A decade ago “60 Minutes” ran a story about poverty in Africa. The point of the segment was to explain to Americans that terrorists weren’t the only foreigners Americans should be concerned about.

So “60 Minutes” went to Ethiopia, I believe, and encountered familiar tropes—starving and hopeless Africans trying to get a minimum level of sustenance from heroic but beleaguered aid workers. As we saw the starving Africans, the reporter (who I am fairly certain was Scott Pelley) kept asking, “Why don’t Americans care?”

The producers of Poverty Inc. would argue that you’re asking the wrong question. The film, directed by Michael Matheson Miller and produced by the Acton Institute, was screened at the Cato Institute to a packed house. It’s a good film and you should see it.

The reason Poverty Inc. is effective is that as much as possible they talk to people, many of them African, who discuss the effect that aid has on their countries. The result is to quietly recommend capitalism rather than handouts as the solution to fighting poverty in the Third World.

They have several surprising voices in their list of interviews.[1] Joel Salatin is well known for running Polyface Farm, profiled in Michael Pollan’s The Omnivore’s Dilemma. Salatin explained that while at the International Slow Food Convivium he spent a lot of time listening to Africans and they all had the same complaint: they all wanted to develop locally-sourced agricultural products but couldn’t because they competed against freebies dumped on them by the West.

Another surprising and informative source was Manhattan Institute fellow Theodore Dalrymple. I’ve read Dalrymple for 20 years, since he began writing grumpy columns in The Spectator about welfare-receiving losers (what Australians call “dole-bludgers”) that he had to see in his psychiatric practice. But apparently in the 1980s he was involved in international development. He describes how he was a consultant in Equatorial Guinea. The country’s strongman had a simple rule about electricity—it was on whenever he was in the capital and off whenever he left. One day Dalrymple decided to count the number of aid organizations with offices in Equatorial Guinea’s capital. He discovered there were 27 of them—and Equatorial Guinea is a very small country.

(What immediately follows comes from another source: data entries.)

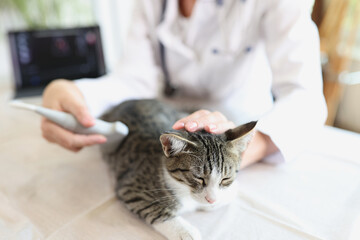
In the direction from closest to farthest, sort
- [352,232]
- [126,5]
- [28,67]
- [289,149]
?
[352,232] < [289,149] < [28,67] < [126,5]

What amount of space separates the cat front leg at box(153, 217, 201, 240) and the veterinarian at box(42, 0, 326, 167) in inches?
7.3

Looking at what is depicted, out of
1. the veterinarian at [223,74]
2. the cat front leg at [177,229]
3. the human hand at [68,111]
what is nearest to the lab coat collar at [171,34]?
the veterinarian at [223,74]

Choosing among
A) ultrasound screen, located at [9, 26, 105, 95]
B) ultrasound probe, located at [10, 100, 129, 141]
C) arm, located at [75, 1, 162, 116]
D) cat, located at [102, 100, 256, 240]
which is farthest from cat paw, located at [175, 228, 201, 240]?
ultrasound screen, located at [9, 26, 105, 95]

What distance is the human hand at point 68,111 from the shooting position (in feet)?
2.08

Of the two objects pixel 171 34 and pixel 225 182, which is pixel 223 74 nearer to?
pixel 171 34

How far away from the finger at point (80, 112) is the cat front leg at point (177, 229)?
0.27 metres

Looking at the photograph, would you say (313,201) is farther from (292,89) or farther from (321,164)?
(292,89)

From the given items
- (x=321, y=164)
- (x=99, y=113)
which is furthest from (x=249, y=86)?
(x=99, y=113)

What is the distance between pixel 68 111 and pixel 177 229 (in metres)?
0.41

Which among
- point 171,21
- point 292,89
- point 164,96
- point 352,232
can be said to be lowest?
point 352,232

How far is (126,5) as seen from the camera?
177 centimetres

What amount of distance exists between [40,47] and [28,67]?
0.37 ft

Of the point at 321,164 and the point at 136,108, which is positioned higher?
the point at 136,108

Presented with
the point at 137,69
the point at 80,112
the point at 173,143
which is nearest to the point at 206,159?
the point at 173,143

Poverty Inc. shows how aid stifles and destroys Third World businesses. In Haiti, people used to eat rice three times a week. Then Western aid agencies began shipping rice to Haiti, and the shipments increased after the devastating Haitian earthquake of 1995. Soon Haitians began eating the free rice three times a day—and native rice plantations withered and died.

We also learned that microfinance, while a good thing, was plentiful in the Third World, what was desperately needed were companies that would loan to small and medium enterprises (or “SMEs”). Ghanaian entrepreneur Charles Wends explained that he employed 15 people to cut up pineapples for pineapple juice. He’d love to grow his business, but he can’t, because no bank will loan him any money. There are plenty of loans for very small businesses and large ones in his country, but not for the medium-sized businesses that create a lot of jobs.

I also enjoyed learning about Corrigan and Shelley Clay, who went to Haiti to adopt some orphans. They then realized that 80 percent of the children in Haiti’s orphanages were “social orphans”—they had one parent who was living, but couldn’t afford to buy food or clothes for their children, so they abandoned them to orphanages. The Clays decided to change this by putting women to work making earrings, jewelry, and crafts. They say they have helped 200 women in Haiti get and keep jobs through their business incubator The Apparent Project and Papillion Enterprise, which designs and sells jewelry and crafts.

Finally, I give Poverty Inc. credit for introducing me to Franco-Senegalese entrepreneur Magatta Wade. I had never heard of Wade before. Her company, Thiossan sells skin-care products for women using Senegalese ingredients. She is a sharp, forceful, and effective speaker who has no patience for fools or knaves. I hope to hear more from her.

Poverty Inc. is available on Amazon and iTunes, and is well worth watching.

[1] Note to the people behind the Poverty Inc. website: you should have a list of your interviewees somewhere on your site. I shouldn’t have to look them up in Variety.